The worst affected were the coastal towns of Galle and Matara, where some 12 people were reported killed and some 30 more missing, mainly fishermen, as a gale-force storm hit the coast without warning, early Friday.
|Matara: Destroyed roofs and houses. Pic by Krishan Jeewaka Jayaruk
|Ampara: Motorcyclists make their way through flooded roads.
The security forces, along with the police, were pressed into rescue efforts in the two affected towns, as a dusk-to-dawn search operation was conducted in the seas to trace the missing fishermen, who are largely believed to be dead, according to officials.
The storm, packing winds up to 70 km per hour, hit the southern coast late Thursday without any warning, catching people unawares and trapping scores of fishermen out at sea.
The final count in the southern carnage yesterday put damaged houses at 1,010, and those affected at 120 families or 5,505 persons, Disaster Management Centre (DMC) Additional Director Pradeep Kodippilli told the Sunday Times.
He said concerted efforts were currently under way to assist the affected persons, and clear roads blocked by fallen trees, creating traffic chaos. Knocked down power lines led to a blackout mainly in the Matara area, which, however, was restored early yesterday, Mr. Kodippilli said.
“As of now, no persons has been directly displaced, as most of them are living with friends and relatives. The worst affected area was Weligama, an open stretch situated on the Matara coast,” he said.
In addition, another 12 persons are known to have drowned in swirling floodwaters in other areas of the country, Mr. Kodippilli further said.
The deaths were reported from Anuradhapura, Ampara, Moneragala, Badulla, and Thantirimale, he said.
Most of the victims were swept away by raging floodwaters, while trying to cross streams and rivers in those areas. Consequently, the authorities began opening several sluice gates to ease swollen irrigation tanks that were close to bursting point, he said.
The inclement weather that also spread to the hill country, left 34 families displaced at Abagamuwa village in the Nuwara Eliya Division, owing to landslide threats, he added.The wet weather also left several roads inundated and impassable in the north and east as well, he said.
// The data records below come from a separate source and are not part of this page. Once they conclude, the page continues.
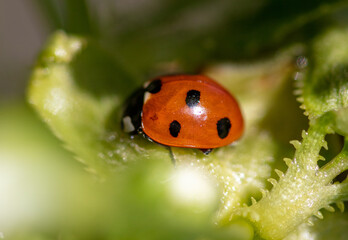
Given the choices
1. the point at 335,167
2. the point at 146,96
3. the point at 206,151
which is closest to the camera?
the point at 335,167

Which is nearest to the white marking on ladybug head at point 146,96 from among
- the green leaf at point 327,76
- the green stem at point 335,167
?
the green leaf at point 327,76

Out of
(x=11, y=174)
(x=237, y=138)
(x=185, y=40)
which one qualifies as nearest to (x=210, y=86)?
(x=237, y=138)

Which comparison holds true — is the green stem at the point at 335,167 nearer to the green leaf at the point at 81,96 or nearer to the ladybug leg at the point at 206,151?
the ladybug leg at the point at 206,151

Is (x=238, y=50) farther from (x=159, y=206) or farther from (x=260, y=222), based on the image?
(x=159, y=206)

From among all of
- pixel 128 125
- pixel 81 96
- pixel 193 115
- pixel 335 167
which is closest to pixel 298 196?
pixel 335 167

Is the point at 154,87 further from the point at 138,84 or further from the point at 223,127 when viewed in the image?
the point at 223,127

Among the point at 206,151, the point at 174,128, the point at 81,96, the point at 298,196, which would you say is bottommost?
the point at 298,196
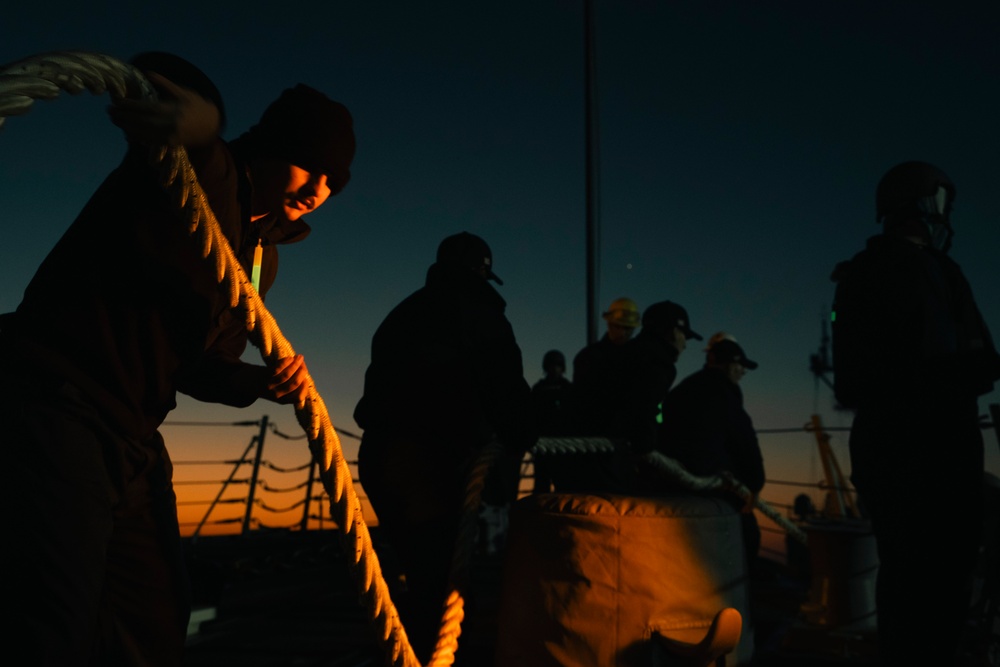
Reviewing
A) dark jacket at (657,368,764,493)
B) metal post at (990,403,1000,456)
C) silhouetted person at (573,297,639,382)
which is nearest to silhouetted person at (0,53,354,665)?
metal post at (990,403,1000,456)

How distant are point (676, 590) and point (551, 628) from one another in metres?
0.36

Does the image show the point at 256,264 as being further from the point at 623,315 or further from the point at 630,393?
the point at 623,315

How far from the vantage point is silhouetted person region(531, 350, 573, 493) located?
611 cm

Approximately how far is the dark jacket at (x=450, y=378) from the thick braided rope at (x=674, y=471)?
101 cm

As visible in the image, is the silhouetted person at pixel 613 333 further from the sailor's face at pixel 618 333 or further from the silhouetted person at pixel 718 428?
the silhouetted person at pixel 718 428

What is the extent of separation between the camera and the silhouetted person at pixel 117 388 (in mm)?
1288

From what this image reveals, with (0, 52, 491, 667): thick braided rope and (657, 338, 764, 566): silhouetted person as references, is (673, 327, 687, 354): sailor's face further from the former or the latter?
(0, 52, 491, 667): thick braided rope

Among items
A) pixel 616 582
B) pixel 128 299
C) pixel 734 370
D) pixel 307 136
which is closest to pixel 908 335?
pixel 616 582

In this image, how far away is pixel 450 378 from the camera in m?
3.06

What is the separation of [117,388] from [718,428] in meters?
5.22

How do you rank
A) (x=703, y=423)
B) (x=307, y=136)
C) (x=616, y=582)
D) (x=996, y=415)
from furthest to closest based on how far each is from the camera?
(x=703, y=423) → (x=996, y=415) → (x=616, y=582) → (x=307, y=136)

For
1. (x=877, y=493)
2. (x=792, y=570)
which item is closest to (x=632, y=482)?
(x=792, y=570)

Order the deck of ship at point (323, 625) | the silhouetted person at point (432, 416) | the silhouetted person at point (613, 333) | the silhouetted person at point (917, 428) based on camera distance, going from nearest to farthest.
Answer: the silhouetted person at point (917, 428) → the silhouetted person at point (432, 416) → the deck of ship at point (323, 625) → the silhouetted person at point (613, 333)

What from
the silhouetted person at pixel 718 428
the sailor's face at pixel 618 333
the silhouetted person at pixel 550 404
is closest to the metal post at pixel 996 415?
the silhouetted person at pixel 718 428
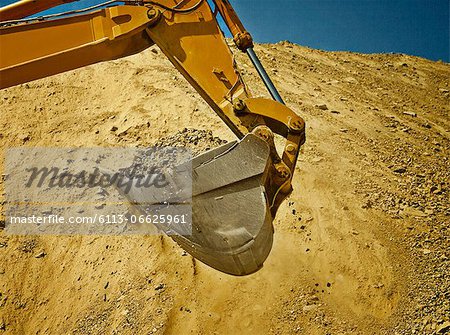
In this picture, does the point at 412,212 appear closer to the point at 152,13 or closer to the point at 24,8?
the point at 152,13

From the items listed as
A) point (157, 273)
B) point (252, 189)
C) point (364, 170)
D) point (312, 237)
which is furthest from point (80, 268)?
point (364, 170)

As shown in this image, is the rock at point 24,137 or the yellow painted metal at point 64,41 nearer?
the yellow painted metal at point 64,41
The displaced were currently being housed at a government school and provided with cooked meals and other relief items from local officials, Mr. Kodippilli said.
In a related development, the Fisheries Ministry has called for a report from the Department of Meteorology, after it failed to pass on an early warning on the impending storm in the south that has left so many dead and scores missing without a trace.
Fisheries Secretary, Dr. Damitha de Soysa said that the weather official had given the all clear on its latest update just hours before the storm struck the southern coast, causing mayhem and loss of life.
“This should never have been the case, an early warning would have helped save many lives”, she said.
Navy officials too echoed their statement, saying that, they too were kept in the dark of the weather conditions on that day.
“Such was the rough condition of the sea on Friday that, even Navy vessels could not be deployed in any search operation. We had to wait for the following day to commence search and rescue operations”, one senior official said.
He added that, as of late evening yesterday, the Navy, which has deployed two Fast Attack Craft (FACs) for the operation, was yet to spot any survivors or bodies.